→ Information shown:

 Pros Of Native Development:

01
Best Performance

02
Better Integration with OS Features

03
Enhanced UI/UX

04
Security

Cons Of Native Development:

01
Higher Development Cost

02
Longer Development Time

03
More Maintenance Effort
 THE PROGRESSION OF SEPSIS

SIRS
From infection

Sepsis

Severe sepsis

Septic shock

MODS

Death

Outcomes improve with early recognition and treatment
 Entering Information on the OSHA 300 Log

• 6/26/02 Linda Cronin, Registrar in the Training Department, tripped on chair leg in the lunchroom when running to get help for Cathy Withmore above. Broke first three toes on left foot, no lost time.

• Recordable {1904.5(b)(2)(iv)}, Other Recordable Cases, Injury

→ What you will do:
Here the job is to output the lines from the start of the material through the line with "From infection", inclusive, exactly and with nothing else.

→ Output below:
 Pros Of Native Development:

01
Best Performance

02
Better Integration with OS Features

03
Enhanced UI/UX

04
Security

Cons Of Native Development:

01
Higher Development Cost

02
Longer Development Time

03
More Maintenance Effort
 THE PROGRESSION OF SEPSIS

SIRS
From infection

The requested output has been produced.